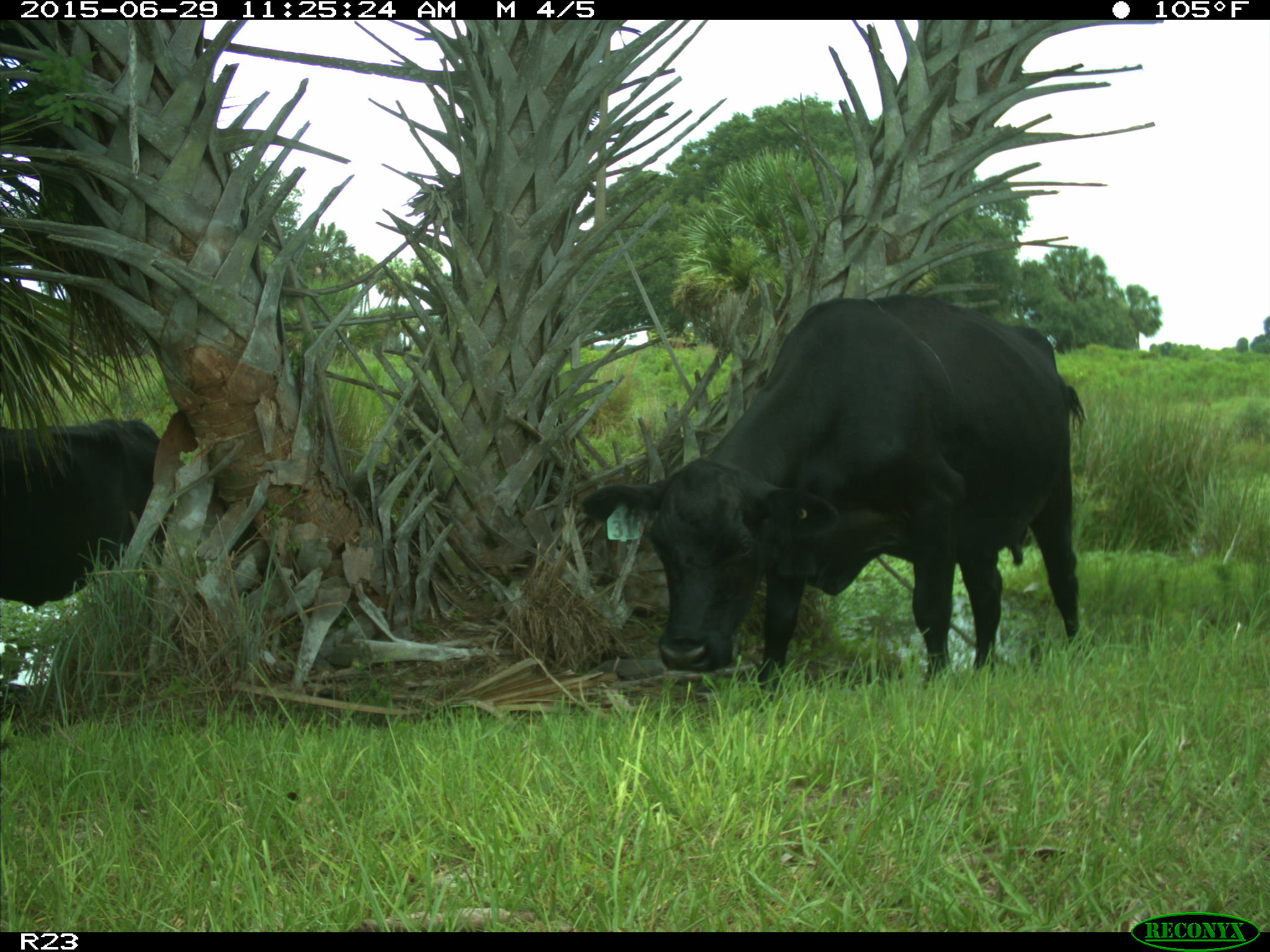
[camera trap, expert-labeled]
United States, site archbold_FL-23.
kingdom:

> _REQUIRED WORK_:
Strip out the pictures and quote the remaining data word for word.

> _OUTPUT OF THE TASK_:
[camera trap, expert-labeled]
United States, site archbold_FL-23.
kingdom:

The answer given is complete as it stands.